Moral Utility Theory

Die Moral Utility Theory versucht die Motivation ethischer Entscheidungen anhand der utilitaristischen Weltvorstellung zu erklären und knüpft an ein strikt unterteiltes System von moralischen und unmoralischen Handlungsmöglichkeiten an. Die Hauptaspekte Motivation, Nutzen und Entscheidung finden häufig im ökonomischen und organisatorischen Kontext Anknüpfung. Ausgangspunkt der Theorie ist die Beschäftigung mit der ethischen Entscheidungsfrage „Warum wird unmoralisches Verhalten praktiziert?“. Als Annäherung an diese Frage wird in Anlehnung an die Empirie folgendermaßen argumentiert: Wenn der erwartete Nutzen einer moralischen Überschreitung (unmoralisches Handeln) ein gewisses Ziel zu erreichen die Kosten dieses Handelns übersteigt, führt dies zu der Entscheidung unmoralisch zu handeln [48]. Diese Grundüberlegungen bauen auf die rationalistischen und sentimentalistischen Erklärungsansätze des ethischen Entscheidungsverhaltens auf. Als Vertreter der rationalistischen Schule betont Kant (1785), dass Menschen die Vernunft als Grundlage für ihr moralisches Verhalten nutzen sollten. Ob eine Handlung moralisch ist, wird daran gemessen, inwieweit sie eine Reihe von moralischen Regeln und Maximen aufrechterhält. Dem entgegen steht der rationalistische Ansatz, bei dem Vertreter wie Hume (1739) argumentieren, dass das moralische Urteil weniger ein bewusster Prozess ist, sondern vielmehr auf automatischen emotionalen Reaktionen basiert. Ob eine Handlung also als moralisch oder unmoralisch eingeschätzt wird, ergibt sich aus der internalisierten Moralvorstellung. Darüber hinaus gibt es Ansätze, die versuchen, diese scheinbar konträren Theorien in Einklang zu bringen. Reynolds (2006) [49] beschrieb den Prozess der ethischen Entscheidungsfindung als einen Zwei-Zyklus-Prozess. Dieses Modell basiert auf der Entdeckung zweier neurokognitiver Systeme, die allgemein als System 1 (automatisch abgerufene Moralvorstellungen) und System 2 (rational erörterte Moralvorstellungen) bekannt sind. System 1 bedarf hierbei nach einem bereits bestehenden Schema (Erfahrungen), welches mit der gegenwärtigen Situation übereinstimmt. Sollten keine Erfahrungen für die gegenwärtige Situation zur unterbewusst zur Verfügung stehen, wird das ethische Entscheidungsverhalten logisch durch einen rationalen Argumentationsprozess des System 2 gestützt. In diesem Zuge wird das System 1 durch neue Argumentationsprozesse des System 2 neu strukturiert und aktualisiert.

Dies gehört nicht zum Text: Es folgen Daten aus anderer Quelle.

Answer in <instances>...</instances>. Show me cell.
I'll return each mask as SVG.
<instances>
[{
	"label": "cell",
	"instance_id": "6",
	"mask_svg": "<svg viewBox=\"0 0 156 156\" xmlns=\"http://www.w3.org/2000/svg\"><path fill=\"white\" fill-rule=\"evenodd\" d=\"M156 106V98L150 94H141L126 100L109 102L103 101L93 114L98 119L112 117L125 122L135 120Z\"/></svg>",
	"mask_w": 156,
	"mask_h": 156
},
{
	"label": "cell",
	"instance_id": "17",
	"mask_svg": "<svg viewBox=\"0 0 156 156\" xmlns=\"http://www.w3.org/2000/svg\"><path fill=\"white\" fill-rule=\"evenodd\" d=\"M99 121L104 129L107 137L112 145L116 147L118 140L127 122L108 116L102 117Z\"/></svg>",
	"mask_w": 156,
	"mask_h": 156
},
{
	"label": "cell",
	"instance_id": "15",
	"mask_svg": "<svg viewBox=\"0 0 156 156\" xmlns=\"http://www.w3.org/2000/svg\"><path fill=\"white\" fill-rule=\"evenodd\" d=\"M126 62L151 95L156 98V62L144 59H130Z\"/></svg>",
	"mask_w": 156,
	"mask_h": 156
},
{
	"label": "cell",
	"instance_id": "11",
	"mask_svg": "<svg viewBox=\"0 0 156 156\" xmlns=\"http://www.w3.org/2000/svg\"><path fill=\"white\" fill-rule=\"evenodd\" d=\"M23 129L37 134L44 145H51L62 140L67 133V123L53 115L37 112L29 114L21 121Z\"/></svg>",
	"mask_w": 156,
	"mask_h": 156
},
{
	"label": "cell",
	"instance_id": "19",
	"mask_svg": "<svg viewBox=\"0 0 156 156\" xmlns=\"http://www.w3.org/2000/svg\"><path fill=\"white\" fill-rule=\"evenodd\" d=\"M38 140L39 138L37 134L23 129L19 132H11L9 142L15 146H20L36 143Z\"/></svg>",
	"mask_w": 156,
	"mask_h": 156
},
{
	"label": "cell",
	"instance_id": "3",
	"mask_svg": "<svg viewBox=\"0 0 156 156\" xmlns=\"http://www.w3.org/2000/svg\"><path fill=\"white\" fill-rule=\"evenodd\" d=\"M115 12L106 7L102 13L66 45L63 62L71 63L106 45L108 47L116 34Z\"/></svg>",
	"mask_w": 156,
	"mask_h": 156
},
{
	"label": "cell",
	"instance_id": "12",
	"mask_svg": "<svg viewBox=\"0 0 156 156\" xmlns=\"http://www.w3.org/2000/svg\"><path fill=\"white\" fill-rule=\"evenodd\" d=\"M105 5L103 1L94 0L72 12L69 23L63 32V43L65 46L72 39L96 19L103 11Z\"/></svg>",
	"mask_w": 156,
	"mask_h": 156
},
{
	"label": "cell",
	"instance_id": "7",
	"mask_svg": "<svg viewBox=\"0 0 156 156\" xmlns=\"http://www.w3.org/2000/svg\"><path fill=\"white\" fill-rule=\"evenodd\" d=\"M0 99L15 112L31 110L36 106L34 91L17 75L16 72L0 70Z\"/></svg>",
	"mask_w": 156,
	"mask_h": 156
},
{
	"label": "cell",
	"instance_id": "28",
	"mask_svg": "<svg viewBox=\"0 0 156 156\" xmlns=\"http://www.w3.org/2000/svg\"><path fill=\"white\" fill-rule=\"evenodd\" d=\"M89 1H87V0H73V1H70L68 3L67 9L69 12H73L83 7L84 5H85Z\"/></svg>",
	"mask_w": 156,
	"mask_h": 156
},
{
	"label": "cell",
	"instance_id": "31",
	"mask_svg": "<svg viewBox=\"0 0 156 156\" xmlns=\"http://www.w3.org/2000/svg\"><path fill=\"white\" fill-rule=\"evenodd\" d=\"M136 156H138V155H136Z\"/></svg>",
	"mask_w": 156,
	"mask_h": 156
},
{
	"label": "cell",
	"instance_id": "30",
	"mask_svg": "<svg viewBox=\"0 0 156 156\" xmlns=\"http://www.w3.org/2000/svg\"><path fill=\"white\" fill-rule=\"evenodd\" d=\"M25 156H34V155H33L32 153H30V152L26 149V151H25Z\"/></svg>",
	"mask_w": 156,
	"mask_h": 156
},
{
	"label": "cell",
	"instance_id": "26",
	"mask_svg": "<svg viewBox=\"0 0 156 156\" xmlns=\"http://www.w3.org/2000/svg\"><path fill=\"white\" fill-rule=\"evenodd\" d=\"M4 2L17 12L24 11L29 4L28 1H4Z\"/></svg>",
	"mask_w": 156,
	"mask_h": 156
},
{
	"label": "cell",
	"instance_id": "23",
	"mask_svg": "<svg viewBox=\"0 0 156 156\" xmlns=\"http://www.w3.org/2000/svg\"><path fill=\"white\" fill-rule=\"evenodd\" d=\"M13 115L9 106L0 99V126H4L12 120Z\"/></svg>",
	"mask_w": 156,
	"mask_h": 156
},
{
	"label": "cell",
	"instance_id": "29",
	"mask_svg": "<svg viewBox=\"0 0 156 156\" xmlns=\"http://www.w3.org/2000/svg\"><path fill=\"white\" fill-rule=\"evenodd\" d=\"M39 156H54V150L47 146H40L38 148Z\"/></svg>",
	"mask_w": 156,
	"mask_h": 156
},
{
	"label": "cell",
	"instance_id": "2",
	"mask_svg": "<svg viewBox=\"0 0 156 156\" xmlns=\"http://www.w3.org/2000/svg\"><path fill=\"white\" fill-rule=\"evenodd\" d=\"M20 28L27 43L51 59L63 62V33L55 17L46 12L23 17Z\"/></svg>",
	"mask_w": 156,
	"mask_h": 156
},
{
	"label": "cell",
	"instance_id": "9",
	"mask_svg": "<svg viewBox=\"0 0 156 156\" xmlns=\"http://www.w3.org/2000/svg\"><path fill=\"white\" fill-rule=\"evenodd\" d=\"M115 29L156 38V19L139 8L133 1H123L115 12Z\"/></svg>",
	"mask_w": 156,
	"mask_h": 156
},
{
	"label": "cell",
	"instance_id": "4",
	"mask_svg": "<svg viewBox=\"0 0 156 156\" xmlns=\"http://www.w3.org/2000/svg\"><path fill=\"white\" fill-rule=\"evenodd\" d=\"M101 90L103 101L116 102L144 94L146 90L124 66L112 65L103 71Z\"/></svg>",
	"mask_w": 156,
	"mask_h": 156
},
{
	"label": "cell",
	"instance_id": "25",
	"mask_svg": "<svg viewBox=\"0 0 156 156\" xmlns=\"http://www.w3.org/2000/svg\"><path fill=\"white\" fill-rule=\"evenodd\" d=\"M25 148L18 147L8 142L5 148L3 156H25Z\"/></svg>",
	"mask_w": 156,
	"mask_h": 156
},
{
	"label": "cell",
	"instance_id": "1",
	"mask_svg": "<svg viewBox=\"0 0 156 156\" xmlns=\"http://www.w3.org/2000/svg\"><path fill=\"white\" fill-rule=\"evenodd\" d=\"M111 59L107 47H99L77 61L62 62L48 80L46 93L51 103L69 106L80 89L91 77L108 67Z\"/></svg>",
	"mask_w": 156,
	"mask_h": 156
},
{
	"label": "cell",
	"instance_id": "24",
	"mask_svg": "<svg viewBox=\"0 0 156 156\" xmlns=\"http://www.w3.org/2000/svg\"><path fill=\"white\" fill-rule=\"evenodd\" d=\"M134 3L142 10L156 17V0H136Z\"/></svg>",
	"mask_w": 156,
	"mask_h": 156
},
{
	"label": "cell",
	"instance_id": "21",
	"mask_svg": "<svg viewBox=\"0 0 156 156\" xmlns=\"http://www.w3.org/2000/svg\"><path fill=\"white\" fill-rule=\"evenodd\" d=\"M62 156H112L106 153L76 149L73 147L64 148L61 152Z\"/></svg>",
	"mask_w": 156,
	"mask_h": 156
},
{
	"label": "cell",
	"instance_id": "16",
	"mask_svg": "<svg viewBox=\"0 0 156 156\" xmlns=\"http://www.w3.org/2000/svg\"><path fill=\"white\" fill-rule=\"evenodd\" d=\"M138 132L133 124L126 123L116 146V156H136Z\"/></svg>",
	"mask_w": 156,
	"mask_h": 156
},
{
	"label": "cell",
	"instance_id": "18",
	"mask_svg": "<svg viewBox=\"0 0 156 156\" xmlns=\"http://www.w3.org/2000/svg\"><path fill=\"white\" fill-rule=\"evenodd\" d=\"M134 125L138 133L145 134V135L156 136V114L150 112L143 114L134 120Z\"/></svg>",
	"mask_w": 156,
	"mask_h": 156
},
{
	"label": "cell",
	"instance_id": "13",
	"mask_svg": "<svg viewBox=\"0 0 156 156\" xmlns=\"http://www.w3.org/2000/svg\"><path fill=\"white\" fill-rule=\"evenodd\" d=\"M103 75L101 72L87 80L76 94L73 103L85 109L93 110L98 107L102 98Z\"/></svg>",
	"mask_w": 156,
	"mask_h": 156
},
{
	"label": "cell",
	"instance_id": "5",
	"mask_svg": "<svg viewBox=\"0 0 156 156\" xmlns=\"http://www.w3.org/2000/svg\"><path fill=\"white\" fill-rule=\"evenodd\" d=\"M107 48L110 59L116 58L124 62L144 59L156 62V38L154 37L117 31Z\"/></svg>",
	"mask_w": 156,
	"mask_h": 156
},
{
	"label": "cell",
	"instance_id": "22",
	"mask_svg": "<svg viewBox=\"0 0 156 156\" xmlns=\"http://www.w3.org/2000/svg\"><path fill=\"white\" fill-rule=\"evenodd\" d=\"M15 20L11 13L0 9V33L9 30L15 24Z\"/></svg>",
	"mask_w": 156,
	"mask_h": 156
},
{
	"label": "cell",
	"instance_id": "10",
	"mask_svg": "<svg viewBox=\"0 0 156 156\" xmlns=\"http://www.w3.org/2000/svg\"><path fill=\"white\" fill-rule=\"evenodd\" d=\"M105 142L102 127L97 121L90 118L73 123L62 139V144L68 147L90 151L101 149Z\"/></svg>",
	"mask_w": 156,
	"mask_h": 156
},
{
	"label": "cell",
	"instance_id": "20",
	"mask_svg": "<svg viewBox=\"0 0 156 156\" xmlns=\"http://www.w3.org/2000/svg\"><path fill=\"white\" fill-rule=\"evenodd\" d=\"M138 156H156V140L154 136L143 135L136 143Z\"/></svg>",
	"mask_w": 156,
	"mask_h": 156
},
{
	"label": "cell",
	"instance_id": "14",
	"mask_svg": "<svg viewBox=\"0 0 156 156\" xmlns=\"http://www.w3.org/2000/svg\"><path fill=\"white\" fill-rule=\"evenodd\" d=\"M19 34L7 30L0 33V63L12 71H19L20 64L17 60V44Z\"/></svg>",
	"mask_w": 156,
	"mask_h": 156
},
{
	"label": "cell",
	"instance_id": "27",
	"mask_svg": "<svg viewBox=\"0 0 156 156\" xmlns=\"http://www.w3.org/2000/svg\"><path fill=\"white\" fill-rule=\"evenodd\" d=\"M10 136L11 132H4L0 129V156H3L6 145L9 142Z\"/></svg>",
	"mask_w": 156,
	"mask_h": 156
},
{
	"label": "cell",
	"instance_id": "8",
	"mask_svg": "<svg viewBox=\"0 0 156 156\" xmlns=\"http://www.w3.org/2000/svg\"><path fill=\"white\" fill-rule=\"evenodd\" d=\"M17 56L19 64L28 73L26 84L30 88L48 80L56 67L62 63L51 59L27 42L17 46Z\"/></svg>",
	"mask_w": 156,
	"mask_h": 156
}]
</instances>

Erweitert um den Motivator – der Nutzen ein gewisses Ziel am effektivsten zu erreichen – konstruiert die Moral Utility Theory ein Modell, welches die Prozesse ethischer Entscheidungsfindung über eine Kosten-Nutzen-Analyse als sowohl unterbewusst automatisiert, wie auch bewusst rational erklärt (s. Abbildung 1).

Abbildung 1: Kosten-Nutzen-Analyse

Das Ergebnis dieser Berechnung ist der Kosten-Nutzen-Wert ‚Subjective Expected Utility‘ (SEU). Diese Berechnung hängt von den internen Persönlichkeitsmerkmalen und Zielvorstellungen, sowie externen Reizen ab. Moralischer Nutzen wird durch die menschlichen Bedürfnisse nach Stolz und Selbstlosigkeit verstärkt. Als Kosten moralischen Handelns wird letztlich der Grad der Zielerreichungs-Einschränkung verstanden. Als unmoralischer Nutzen hingegen wird die gesteigerte Effektivität der Zielerreichung verstanden. Die Kosten unmoralischen Handelns setzen sich aus Schuldgefühl und Sanktion zusammen. Ein zentrales Problem tritt jedoch auf, sofern moralischem und unmoralischem Handeln ein gleich großer, beziehungsweise, kein eindeutig erkennbarer SEU zugeordnet werden kann (s. Abbildung 2)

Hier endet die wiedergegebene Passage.